Now after the neoliberal policies have virtually destroyed the economy and firmly cultivated the spirit of individualism, thereby entrenching corruption in Ugandan society, there are plans to recapitalise Uganda Development Corporation to finance state-owned enterprises. Will corruption spare the management of these enterprises? Is it surprising that the revival of Uganda Airlines has started by the purchase of aircrafts as the press has reported? How will Uganda Airlines, whose operations are most likely not to be profitable because it will be competing with other airlines within the region as well as others from the rest of the world, be a self-sustaining enterprise without being a burden to the Treasury?

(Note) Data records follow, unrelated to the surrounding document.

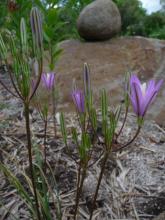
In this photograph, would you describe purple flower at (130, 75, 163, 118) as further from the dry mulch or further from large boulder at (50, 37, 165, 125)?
large boulder at (50, 37, 165, 125)

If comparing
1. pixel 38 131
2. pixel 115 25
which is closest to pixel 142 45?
pixel 115 25

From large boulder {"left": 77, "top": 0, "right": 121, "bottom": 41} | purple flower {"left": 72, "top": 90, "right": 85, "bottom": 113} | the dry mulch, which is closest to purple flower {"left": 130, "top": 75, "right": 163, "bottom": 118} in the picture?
purple flower {"left": 72, "top": 90, "right": 85, "bottom": 113}

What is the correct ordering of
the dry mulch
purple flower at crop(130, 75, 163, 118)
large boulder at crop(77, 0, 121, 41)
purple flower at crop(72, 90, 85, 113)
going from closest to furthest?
purple flower at crop(130, 75, 163, 118) → purple flower at crop(72, 90, 85, 113) → the dry mulch → large boulder at crop(77, 0, 121, 41)

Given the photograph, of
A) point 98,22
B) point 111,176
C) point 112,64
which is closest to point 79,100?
point 111,176

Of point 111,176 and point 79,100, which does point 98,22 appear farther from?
point 79,100

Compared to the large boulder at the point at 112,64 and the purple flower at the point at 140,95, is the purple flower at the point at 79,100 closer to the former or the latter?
the purple flower at the point at 140,95

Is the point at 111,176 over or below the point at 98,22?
below
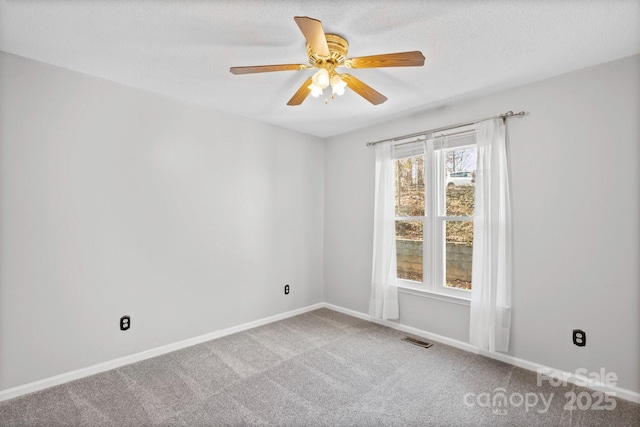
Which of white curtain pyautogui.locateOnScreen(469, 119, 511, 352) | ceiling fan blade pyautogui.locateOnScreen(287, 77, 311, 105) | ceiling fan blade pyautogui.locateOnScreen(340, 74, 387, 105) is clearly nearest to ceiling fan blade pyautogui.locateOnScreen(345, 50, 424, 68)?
ceiling fan blade pyautogui.locateOnScreen(340, 74, 387, 105)

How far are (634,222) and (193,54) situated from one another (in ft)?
11.1

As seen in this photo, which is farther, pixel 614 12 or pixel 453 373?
pixel 453 373

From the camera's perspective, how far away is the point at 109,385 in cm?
231

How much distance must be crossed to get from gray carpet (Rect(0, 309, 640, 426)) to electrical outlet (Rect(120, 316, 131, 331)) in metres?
0.33

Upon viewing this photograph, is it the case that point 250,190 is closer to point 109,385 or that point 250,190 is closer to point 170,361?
point 170,361

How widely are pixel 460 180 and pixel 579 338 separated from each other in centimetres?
164

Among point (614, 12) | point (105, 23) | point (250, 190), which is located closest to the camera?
point (614, 12)

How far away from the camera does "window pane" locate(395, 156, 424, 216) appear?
11.3 ft

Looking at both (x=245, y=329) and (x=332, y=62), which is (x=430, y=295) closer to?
(x=245, y=329)

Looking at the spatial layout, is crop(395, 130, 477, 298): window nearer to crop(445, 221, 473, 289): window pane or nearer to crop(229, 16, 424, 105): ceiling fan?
crop(445, 221, 473, 289): window pane

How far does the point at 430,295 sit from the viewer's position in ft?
10.7

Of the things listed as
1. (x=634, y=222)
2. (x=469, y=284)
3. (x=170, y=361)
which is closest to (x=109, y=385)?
(x=170, y=361)

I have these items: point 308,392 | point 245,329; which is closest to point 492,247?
point 308,392

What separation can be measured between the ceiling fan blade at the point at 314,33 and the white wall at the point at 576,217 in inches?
76.8
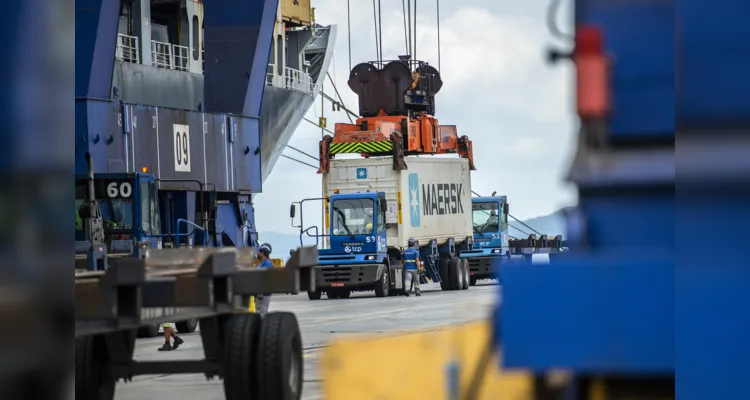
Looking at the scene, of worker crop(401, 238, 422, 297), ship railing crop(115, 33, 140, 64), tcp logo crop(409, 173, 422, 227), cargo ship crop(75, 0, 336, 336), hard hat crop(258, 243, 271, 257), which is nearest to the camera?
hard hat crop(258, 243, 271, 257)

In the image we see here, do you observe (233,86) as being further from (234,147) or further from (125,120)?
(125,120)

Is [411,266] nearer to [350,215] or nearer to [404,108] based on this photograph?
[350,215]

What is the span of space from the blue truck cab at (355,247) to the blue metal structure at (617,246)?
2762cm

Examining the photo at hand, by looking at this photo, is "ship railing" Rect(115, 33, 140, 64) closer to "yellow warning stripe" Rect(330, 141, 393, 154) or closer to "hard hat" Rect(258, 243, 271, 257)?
"yellow warning stripe" Rect(330, 141, 393, 154)

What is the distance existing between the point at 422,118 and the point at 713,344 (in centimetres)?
3449

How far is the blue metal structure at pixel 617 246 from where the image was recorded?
2162mm

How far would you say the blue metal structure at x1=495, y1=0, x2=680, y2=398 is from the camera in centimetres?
216

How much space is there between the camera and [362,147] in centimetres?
3338

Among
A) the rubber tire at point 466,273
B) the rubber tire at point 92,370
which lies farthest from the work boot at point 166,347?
the rubber tire at point 466,273

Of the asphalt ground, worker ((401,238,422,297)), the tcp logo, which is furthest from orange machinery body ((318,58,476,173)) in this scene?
the asphalt ground

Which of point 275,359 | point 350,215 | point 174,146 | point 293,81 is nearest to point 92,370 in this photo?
point 275,359

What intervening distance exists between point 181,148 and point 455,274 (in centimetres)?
1472

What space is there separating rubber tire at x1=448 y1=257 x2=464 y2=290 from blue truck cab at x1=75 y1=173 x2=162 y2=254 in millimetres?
15617

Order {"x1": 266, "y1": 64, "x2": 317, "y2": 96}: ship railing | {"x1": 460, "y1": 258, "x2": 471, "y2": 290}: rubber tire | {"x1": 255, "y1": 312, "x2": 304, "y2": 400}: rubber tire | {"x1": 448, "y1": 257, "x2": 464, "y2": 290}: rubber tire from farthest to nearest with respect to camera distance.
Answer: {"x1": 266, "y1": 64, "x2": 317, "y2": 96}: ship railing, {"x1": 460, "y1": 258, "x2": 471, "y2": 290}: rubber tire, {"x1": 448, "y1": 257, "x2": 464, "y2": 290}: rubber tire, {"x1": 255, "y1": 312, "x2": 304, "y2": 400}: rubber tire
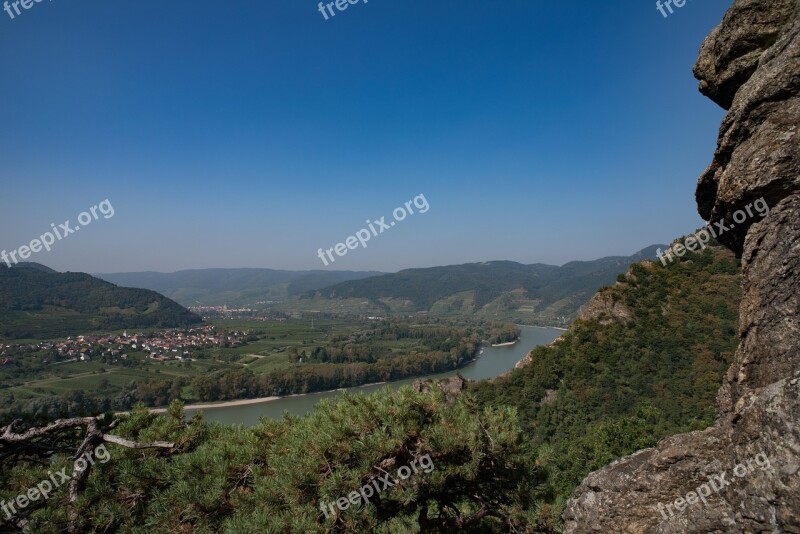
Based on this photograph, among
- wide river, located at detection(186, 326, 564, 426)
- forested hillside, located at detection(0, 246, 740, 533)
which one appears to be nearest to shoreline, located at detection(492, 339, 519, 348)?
wide river, located at detection(186, 326, 564, 426)

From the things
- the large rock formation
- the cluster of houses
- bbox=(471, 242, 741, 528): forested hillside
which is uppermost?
the cluster of houses

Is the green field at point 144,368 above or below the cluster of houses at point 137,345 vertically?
below

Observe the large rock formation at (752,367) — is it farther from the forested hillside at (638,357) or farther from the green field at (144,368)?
the green field at (144,368)

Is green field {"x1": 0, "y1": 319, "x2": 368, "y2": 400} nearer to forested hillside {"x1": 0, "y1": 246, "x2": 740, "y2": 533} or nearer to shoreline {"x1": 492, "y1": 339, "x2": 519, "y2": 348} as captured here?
shoreline {"x1": 492, "y1": 339, "x2": 519, "y2": 348}

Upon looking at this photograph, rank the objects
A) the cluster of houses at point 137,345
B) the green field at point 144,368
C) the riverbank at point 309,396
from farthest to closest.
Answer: the cluster of houses at point 137,345 < the green field at point 144,368 < the riverbank at point 309,396

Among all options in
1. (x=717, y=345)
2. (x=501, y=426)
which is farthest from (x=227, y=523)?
(x=717, y=345)

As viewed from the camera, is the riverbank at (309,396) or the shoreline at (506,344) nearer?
the riverbank at (309,396)

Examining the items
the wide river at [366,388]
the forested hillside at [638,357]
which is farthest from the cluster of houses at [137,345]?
the forested hillside at [638,357]
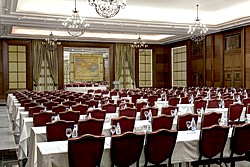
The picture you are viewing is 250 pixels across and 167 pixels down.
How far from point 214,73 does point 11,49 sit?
13.1m

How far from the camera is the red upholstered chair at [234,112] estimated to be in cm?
763

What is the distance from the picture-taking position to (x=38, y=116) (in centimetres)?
607

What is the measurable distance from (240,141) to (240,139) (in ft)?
0.11

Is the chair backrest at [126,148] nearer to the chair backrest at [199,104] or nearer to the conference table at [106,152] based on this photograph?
the conference table at [106,152]

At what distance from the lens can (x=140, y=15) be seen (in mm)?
15398

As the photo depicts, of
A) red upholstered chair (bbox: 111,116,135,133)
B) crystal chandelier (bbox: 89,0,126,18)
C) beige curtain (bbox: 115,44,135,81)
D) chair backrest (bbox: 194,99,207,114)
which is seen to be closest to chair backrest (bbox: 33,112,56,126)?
red upholstered chair (bbox: 111,116,135,133)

Is it by coincidence or accident that the government is proposing other types of irrational expenditure? For instance, President Museveni is reported to have directed recently that preparations be made to buy armoured vehicles for the security of MPs that is estimated to cost the country a lot of money. However, the practice of the government spending money irrationally under the influence of foreign modern forces is not new. It has only been stepped up.
It should be remembered that the first external loan Uganda got was to pay retirement benefits of departing colonial civil servants (Nyamugasira 2001, 4).